Raw records
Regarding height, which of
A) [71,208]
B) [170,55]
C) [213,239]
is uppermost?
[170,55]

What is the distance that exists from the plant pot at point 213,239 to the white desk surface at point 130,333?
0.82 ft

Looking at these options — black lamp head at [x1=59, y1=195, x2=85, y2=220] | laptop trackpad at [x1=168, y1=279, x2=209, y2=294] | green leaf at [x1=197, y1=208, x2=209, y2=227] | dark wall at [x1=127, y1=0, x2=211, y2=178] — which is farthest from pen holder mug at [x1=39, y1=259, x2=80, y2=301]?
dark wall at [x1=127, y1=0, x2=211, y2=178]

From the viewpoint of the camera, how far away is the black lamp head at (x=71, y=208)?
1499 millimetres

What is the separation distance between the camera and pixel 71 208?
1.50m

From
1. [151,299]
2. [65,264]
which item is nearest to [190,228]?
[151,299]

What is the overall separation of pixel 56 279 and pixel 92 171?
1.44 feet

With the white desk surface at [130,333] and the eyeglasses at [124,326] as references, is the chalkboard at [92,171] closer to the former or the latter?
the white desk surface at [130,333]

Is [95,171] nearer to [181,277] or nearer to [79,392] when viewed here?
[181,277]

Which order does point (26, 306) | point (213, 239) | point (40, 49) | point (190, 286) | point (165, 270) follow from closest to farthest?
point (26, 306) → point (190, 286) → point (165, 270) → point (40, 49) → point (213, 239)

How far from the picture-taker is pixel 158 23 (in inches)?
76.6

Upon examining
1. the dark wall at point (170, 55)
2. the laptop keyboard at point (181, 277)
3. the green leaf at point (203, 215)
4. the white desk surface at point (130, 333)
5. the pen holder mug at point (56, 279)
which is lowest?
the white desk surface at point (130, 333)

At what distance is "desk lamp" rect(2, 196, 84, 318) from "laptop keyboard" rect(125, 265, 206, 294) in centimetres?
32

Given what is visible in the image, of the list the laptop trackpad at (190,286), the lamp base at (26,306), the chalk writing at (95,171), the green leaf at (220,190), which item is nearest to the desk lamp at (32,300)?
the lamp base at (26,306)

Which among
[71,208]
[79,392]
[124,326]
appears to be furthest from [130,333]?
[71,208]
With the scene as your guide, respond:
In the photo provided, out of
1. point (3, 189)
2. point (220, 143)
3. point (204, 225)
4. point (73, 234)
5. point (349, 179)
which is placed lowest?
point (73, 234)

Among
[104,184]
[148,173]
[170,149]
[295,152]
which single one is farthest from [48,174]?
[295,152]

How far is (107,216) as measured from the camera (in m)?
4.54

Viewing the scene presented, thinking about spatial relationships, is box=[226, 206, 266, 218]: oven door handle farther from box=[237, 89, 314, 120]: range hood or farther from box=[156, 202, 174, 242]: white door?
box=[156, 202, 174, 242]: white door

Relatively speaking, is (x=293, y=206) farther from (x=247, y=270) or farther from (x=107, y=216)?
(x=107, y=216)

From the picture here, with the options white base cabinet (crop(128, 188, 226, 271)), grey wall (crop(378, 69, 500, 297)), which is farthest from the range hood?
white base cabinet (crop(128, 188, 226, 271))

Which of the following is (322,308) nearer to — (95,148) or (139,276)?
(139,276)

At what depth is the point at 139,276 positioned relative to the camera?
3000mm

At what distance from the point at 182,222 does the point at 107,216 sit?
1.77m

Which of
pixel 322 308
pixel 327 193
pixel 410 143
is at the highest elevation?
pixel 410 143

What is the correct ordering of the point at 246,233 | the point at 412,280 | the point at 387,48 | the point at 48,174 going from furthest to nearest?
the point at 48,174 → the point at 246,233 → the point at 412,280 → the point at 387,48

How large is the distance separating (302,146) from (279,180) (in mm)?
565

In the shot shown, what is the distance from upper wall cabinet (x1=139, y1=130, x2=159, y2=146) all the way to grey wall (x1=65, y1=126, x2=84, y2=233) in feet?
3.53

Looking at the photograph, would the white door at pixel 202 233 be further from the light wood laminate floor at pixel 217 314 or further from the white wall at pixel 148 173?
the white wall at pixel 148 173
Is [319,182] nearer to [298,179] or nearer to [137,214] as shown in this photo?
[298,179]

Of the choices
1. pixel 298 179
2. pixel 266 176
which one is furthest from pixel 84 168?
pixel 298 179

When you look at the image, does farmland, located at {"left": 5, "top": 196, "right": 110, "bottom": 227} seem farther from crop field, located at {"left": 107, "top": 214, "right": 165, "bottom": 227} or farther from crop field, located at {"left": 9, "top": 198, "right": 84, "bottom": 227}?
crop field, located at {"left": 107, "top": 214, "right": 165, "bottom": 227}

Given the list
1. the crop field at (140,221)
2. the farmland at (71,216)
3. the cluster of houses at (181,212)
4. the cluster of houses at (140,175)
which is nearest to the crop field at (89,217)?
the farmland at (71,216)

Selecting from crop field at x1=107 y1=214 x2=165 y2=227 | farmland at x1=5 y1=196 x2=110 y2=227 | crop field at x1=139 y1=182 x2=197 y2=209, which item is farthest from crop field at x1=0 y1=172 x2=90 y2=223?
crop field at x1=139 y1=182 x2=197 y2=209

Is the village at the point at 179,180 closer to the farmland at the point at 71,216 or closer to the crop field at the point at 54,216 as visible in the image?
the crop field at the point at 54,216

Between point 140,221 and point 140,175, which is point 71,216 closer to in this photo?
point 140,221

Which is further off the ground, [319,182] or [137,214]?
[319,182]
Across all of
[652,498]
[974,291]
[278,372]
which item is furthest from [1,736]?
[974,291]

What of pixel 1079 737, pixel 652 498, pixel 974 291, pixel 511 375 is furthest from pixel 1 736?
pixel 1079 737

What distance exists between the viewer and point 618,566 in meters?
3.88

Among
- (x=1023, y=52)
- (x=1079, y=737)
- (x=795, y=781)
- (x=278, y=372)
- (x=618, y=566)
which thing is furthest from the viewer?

- [TASK DIRECTIONS] Please copy out every one of the records above word for word, without changing anything.

- [WRITTEN RESPONSE]
Regarding height, which of
A) [71,208]
B) [170,55]
C) [213,239]
is uppermost?
[170,55]

What is the distance that exists from the plant pot at point 213,239 to the white desk surface at point 130,333?
0.82 ft

Looking at these options — black lamp head at [x1=59, y1=195, x2=85, y2=220] | laptop trackpad at [x1=168, y1=279, x2=209, y2=294] | green leaf at [x1=197, y1=208, x2=209, y2=227] | dark wall at [x1=127, y1=0, x2=211, y2=178] — which is farthest from pen holder mug at [x1=39, y1=259, x2=80, y2=301]?
dark wall at [x1=127, y1=0, x2=211, y2=178]

From the viewpoint of the camera, how far away is the black lamp head at (x=71, y=208)?
1499 millimetres

What is the separation distance between the camera and pixel 71 208?
1.50m

From
1. [151,299]
2. [65,264]
which item is nearest to [190,228]?
[151,299]

What is the overall separation of pixel 56 279 and pixel 92 171?
1.44 feet

With the white desk surface at [130,333] and the eyeglasses at [124,326] as references, is the chalkboard at [92,171] closer to the former or the latter?
the white desk surface at [130,333]

Is [95,171] nearer to [181,277] or nearer to [79,392] when viewed here?
[181,277]

Which order does point (26, 306) | point (213, 239) | point (40, 49) | point (190, 286) | point (165, 270) follow from closest to farthest?
point (26, 306) → point (190, 286) → point (165, 270) → point (40, 49) → point (213, 239)

How far from the picture-taker is pixel 158 23 (in inches)?
76.6

Upon examining
1. the dark wall at point (170, 55)
2. the laptop keyboard at point (181, 277)
3. the green leaf at point (203, 215)
4. the white desk surface at point (130, 333)
5. the pen holder mug at point (56, 279)
which is lowest?
the white desk surface at point (130, 333)

At what distance is "desk lamp" rect(2, 196, 84, 318) from "laptop keyboard" rect(125, 265, 206, 294) in centimetres?
32

Given what is visible in the image, of the list the laptop trackpad at (190,286), the lamp base at (26,306), the chalk writing at (95,171), the green leaf at (220,190), which item is nearest to the desk lamp at (32,300)?
the lamp base at (26,306)

Which among
[71,208]
[79,392]
[124,326]
appears to be furthest from [130,333]?
[71,208]
With the scene as your guide, respond:
In the photo provided, out of
1. point (3, 189)
2. point (220, 143)
3. point (204, 225)
4. point (73, 234)
5. point (349, 179)
which is placed lowest?
point (73, 234)

Among
[104,184]
[148,173]
[170,149]
[295,152]
which single one is farthest from [48,174]?
[295,152]

How far is (107,216) as measured from the camera (in m)?
4.54

Viewing the scene presented, thinking about spatial relationships, is box=[226, 206, 266, 218]: oven door handle farther from box=[237, 89, 314, 120]: range hood or farther from box=[156, 202, 174, 242]: white door?
box=[156, 202, 174, 242]: white door

Relatively speaking, is (x=293, y=206) farther from (x=247, y=270) or farther from (x=107, y=216)?
(x=107, y=216)

From the picture here, with the options white base cabinet (crop(128, 188, 226, 271)), grey wall (crop(378, 69, 500, 297)), which is farthest from the range hood?
white base cabinet (crop(128, 188, 226, 271))

Which of the following is (322,308) nearer to — (95,148) or (139,276)?
(139,276)

At what depth is the point at 139,276 positioned relative to the camera?
3000mm

At what distance from the point at 182,222 does the point at 107,216 sit?
1.77m

Which of
pixel 322 308
pixel 327 193
pixel 410 143
is at the highest elevation?
pixel 410 143

What is the correct ordering of the point at 246,233 | the point at 412,280 | the point at 387,48 | the point at 48,174 going from furthest to nearest?
the point at 48,174 → the point at 246,233 → the point at 412,280 → the point at 387,48

How large is the distance separating (302,146) from (279,180) (in mm)?
565

In the shot shown, what is the distance from upper wall cabinet (x1=139, y1=130, x2=159, y2=146) all the way to grey wall (x1=65, y1=126, x2=84, y2=233) in feet?
3.53

Looking at the photograph, would the white door at pixel 202 233 be further from the light wood laminate floor at pixel 217 314 or further from the white wall at pixel 148 173?
the white wall at pixel 148 173
Is [319,182] nearer to [298,179] or nearer to [137,214] as shown in this photo?
[298,179]

Of the choices
1. pixel 298 179
2. pixel 266 176
which one is furthest from pixel 84 168?
pixel 298 179

When you look at the image, does farmland, located at {"left": 5, "top": 196, "right": 110, "bottom": 227} seem farther from crop field, located at {"left": 107, "top": 214, "right": 165, "bottom": 227} or farther from crop field, located at {"left": 9, "top": 198, "right": 84, "bottom": 227}?
crop field, located at {"left": 107, "top": 214, "right": 165, "bottom": 227}

Given the list
1. the crop field at (140,221)
2. the farmland at (71,216)
3. the cluster of houses at (181,212)
4. the cluster of houses at (140,175)
which is nearest to the crop field at (89,217)?
the farmland at (71,216)

Selecting from crop field at x1=107 y1=214 x2=165 y2=227 | farmland at x1=5 y1=196 x2=110 y2=227 | crop field at x1=139 y1=182 x2=197 y2=209, which item is farthest from crop field at x1=0 y1=172 x2=90 y2=223?
crop field at x1=139 y1=182 x2=197 y2=209

Is the village at the point at 179,180 closer to the farmland at the point at 71,216 or closer to the crop field at the point at 54,216 as visible in the image?
the crop field at the point at 54,216

Between point 140,221 and point 140,175, which is point 71,216 closer to in this photo?
point 140,221

Which is further off the ground, [319,182] or [137,214]?
[319,182]
Across all of
[652,498]
[974,291]
[278,372]
which item is furthest from [1,736]?
[974,291]

What of pixel 1079 737, pixel 652 498, pixel 974 291, pixel 511 375 is furthest from pixel 1 736?
pixel 1079 737

What distance exists between the viewer and point 618,566 in meters?
3.88

Among
- (x=1023, y=52)
- (x=1079, y=737)
- (x=795, y=781)
- (x=278, y=372)
- (x=618, y=566)
which thing is furthest from the viewer?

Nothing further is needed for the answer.